Advanced Usage

This page contains information to use optional features of the library.

Customizing Regular Expressions

You can customize the regular expressions that are used to determine whether a part of the document will be inside the article. There are two methods to do this:

void AddOptionToRegularExpression(RegularExpressions expression, string option)
Add an option (i.e., usually a CSS class name) to the regular expression.
void ReplaceRegularExpression(RegularExpressions expression, string newExpression)
Replace the selected regular expression.

The type RegularExpression is an enum that can have one of the following values, corresponding to a regular expression:

UnlikelyCandidates
PossibleCandidates
Positive (increases chances to keep the element)
Negative (decreases chances to keep the element)
Byline
Videos
ShareElements
Extraneous (note: this regular expression is not used anywhere at the moment. We keep it for alignment with the original library)
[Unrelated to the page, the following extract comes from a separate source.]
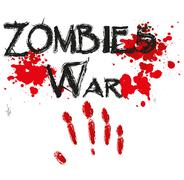 Stock Illustration of The word zombie war for HORROR in a bloody.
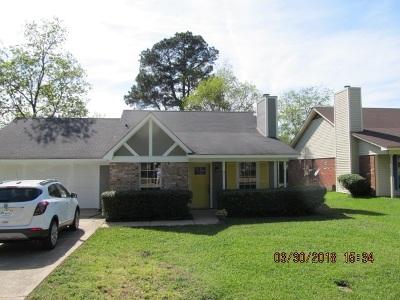 Byram Single Family Home Contingent/Pending: 105 River Bend Dr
Except for the Videos regular expression, they all represent values of attributes, classes, etc. of tags. You should look at the code to understand how each of the regular expression is used. For instance, if you add the string "niceContent" to RegularExpression.Positive, a div containing niceContent in its class attribute, or id, will be more likely to be included in the final output.
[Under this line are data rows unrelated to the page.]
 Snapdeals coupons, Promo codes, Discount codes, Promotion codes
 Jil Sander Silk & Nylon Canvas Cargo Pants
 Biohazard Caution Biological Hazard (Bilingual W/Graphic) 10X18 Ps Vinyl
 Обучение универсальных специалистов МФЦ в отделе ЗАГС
The Videos regular expression represents a domain of origin of an embedded video. Since this is a string representing a regular expression, you have to remember to escape any dot present. This option is used to determine if an embed should be maintained in the article, because people generally want to see videos. If an embed matches one of the domains of this option is maintained, otherwise it is not.

// how to add the domain example.com
AddOptionToRegularExpression(RegularExpressions.Videos, "example\.com");

Adding Custom Operations

The library allows the user to add custom operations. I.e., to perform arbitrary modifications to the article before is processed or it is returned to the user. A custom operation receives as argument the article (an IElement). For custom operations at the beginning, the element is the entire document; for custom operations executed after the processing is complete, the element is the article extracted.

// example of custom operation
void AddInfo(AngleSharp.Dom.IElement element)
{       
    // we add a paragraph to the first div we find
	element.QuerySelector("div").LastElementChild.InnerHtml += "<p>Article parsed by SmartReader</p>";
}

static void RemoveElement(AngleSharp.Dom.IElement element)
{
    // we remove the first element with class removeable
    element.QuerySelector(".removeable")?.Remove();
}

[..]
Reader reader = // ..

// add a custom operation at the start
reader.AddCustomOperationStart(RemoveElement);

// add a custom operation at the end
reader.AddCustomOperationEnd(AddInfo);

As you can see, the custom operation works on an IElement and it would normally rely on the AngleSharp API. AngleSharp is the library that SmartReader uses to parse and manipulate HTML. The API of the library follows the standard structure that you can also see in JavaScript, so it feels intuitive and natural. If you need any help to work with it, consult their documentation.

Preserving CSS Classes

Normally the library strips all classes of the elements except for page. This is done because classes are used to govern the display of the article, but they are irrelevant to the content itself. However, there is an option to preserve other classes. This is mostly useful if you want to perform custom operations on certain elements and you need CSS classes to identify them.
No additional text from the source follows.